A guy had watched me go into my room. I watched him watch me and made a mental note to be on high alert when I was done being exhausted. I called my parents, turned on the World Series, and started in on my second round of oatmeal comfort.
About 15 minutes later, there was a knock on the door. Of course it was the Creepy Joe. It just went with the theme of the day. Because I don’t have a death wish, I didn’t answer the door. I was starting to consider other overnight options when my phone rang. Creepy Joe! Great to hear from you again. Am I the owner of the blue van outside? No, sir, I’m not.
The search for other options catapulted into full swing at this point since I doubted I was going to get much sleep under the current circumstances.

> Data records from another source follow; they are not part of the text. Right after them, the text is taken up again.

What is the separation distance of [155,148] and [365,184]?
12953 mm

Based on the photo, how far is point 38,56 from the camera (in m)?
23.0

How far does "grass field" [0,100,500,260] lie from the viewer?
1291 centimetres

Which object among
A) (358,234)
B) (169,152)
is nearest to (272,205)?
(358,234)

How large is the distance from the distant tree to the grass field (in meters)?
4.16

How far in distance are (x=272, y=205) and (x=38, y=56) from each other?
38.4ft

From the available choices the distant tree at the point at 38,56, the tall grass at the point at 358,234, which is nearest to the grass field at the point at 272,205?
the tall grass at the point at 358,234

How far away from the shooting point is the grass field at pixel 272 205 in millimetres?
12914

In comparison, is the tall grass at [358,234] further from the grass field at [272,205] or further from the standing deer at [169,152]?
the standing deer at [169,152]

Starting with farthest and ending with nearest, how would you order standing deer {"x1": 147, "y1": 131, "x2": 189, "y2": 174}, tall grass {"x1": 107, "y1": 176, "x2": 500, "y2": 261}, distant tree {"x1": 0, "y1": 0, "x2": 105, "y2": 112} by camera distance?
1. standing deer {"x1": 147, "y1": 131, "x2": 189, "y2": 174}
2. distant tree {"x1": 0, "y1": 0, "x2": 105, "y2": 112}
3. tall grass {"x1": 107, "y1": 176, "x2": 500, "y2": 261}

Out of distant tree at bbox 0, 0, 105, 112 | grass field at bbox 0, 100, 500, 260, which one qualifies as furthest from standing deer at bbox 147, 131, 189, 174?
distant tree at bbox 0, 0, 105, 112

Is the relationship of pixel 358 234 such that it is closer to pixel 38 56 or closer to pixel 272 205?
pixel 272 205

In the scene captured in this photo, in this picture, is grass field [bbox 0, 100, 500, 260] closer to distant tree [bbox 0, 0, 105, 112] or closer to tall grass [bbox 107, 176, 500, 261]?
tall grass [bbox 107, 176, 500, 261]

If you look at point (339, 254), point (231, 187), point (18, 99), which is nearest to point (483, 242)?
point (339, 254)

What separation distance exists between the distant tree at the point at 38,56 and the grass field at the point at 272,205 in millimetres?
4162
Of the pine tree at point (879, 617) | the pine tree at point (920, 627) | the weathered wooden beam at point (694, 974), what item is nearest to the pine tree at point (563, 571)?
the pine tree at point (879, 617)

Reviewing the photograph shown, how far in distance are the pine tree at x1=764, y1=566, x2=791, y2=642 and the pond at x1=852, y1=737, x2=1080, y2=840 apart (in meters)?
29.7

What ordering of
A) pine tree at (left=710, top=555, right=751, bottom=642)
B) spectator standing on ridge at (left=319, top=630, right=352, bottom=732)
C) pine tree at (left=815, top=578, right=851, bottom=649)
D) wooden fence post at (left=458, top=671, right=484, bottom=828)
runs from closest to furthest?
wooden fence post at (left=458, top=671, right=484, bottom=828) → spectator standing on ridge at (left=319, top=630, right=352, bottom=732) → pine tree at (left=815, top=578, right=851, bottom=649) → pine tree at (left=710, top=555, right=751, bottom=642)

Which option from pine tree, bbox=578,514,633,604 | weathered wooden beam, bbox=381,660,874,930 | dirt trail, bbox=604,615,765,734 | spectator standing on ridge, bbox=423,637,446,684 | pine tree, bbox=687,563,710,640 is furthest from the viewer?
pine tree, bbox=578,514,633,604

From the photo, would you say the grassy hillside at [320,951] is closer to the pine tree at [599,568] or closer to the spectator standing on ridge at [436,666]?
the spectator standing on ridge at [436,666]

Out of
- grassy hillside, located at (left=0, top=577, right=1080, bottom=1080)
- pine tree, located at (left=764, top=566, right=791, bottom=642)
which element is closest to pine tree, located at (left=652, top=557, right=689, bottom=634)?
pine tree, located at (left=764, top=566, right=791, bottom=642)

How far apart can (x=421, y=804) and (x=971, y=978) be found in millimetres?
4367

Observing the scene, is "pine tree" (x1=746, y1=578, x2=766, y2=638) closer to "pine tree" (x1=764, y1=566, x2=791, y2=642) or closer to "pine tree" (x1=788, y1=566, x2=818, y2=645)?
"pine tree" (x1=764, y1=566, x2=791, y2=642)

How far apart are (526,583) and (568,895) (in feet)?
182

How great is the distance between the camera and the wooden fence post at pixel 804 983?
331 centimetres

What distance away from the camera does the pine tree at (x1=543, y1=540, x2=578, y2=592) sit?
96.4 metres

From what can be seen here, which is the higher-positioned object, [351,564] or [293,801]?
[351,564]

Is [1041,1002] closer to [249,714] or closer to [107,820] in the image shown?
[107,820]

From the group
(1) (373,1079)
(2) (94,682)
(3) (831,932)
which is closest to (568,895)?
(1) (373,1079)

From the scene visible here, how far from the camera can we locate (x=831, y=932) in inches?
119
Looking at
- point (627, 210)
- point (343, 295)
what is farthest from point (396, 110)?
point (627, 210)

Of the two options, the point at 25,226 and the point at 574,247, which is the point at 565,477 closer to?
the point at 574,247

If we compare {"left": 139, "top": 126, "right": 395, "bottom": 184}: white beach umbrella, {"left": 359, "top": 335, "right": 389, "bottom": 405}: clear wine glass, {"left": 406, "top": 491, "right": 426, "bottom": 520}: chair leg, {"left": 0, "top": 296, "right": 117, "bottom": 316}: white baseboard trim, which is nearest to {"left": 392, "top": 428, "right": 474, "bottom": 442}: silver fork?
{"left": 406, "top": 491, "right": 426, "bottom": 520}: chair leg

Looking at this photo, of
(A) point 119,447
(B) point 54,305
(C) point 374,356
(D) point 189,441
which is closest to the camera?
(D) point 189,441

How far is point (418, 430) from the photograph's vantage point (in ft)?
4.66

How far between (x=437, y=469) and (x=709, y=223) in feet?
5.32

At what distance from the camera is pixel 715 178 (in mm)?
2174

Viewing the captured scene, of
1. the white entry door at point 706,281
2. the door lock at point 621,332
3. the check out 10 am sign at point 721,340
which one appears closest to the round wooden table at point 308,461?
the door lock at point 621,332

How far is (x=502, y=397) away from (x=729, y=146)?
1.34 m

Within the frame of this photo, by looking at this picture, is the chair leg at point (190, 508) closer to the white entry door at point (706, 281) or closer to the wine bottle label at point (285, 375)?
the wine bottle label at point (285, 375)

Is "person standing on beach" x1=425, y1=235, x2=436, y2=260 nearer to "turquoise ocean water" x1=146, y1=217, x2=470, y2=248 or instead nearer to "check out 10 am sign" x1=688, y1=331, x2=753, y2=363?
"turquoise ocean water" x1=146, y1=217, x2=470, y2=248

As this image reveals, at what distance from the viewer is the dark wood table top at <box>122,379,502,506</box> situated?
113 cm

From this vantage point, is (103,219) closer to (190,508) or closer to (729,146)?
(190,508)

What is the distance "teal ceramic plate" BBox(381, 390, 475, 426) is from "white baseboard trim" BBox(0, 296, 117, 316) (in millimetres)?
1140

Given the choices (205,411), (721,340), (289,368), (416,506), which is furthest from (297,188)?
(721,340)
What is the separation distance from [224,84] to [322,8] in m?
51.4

When my phone rang again I didn’t answer. When it rang a third time I finally picked up, thinking it may be the front desk calling to tell me that Creepy Joe had driven away in my van. It was the front desk, and they were calling to let me know that one of my neighbors had called them to let someone know that my lights were on.
I could have been an ewe for Halloween, since I immediately felt quite sheepish. Talk about paranoid. I got my keys and went out to my car to turn off my lights…which were not on.
I didn’t waste any time going back to my room. I just got in and drove to the front desk, got a refund, and was escorted back to my room by a wonderful man whom I hope is eternally blessed. In Creepy Joe’s defense, one of my interior lights may have been on. When I got into the car I turned them all off and on just to make sure they were all off and I have no way of knowing whether one had been on or not. But since I could already see the episode of Dateline unraveling before my eyes, I figured it was better to be safe than sorry and left.
I had every intention of just driving to a well lit parking lot in Dallas and calling it a DAY. Oh, what a day. But when looking up locations on my phone I saw a promotion for my favorite hotel chain: book two nights, get one free. I could have said no, but I didn’t. Fifteen hours of eventful events swayed my usually rational decision making. I had recently been given a very generous gift and decided to make good use of it by staying somewhere safe and warm for the night. At that point, the woman at the front desk could have said, “Your total is a lifetime of indentured servanthood,” and I would have said, “Point me in the direction of the shackles.”
But she didn’t say that. She instead pointed me in the direction of the continental breakfast, fitness, and laundry rooms. Breakfast! Treadmill! LAUNDRY ROOMS!!! Praise. The. Lord.
I took the longest, hottest shower of my life and watched Iron Chef and Sports Center and Home Improvement before falling asleep. At the end of the day I was overwhelmingly thankful for my parents, for the gift of a beyond beautiful hotel room, and for a day that wasn’t as bad as it could have been.
But still…is there any way I can start a petition to erase 5’s from all of the world’s numerical systems?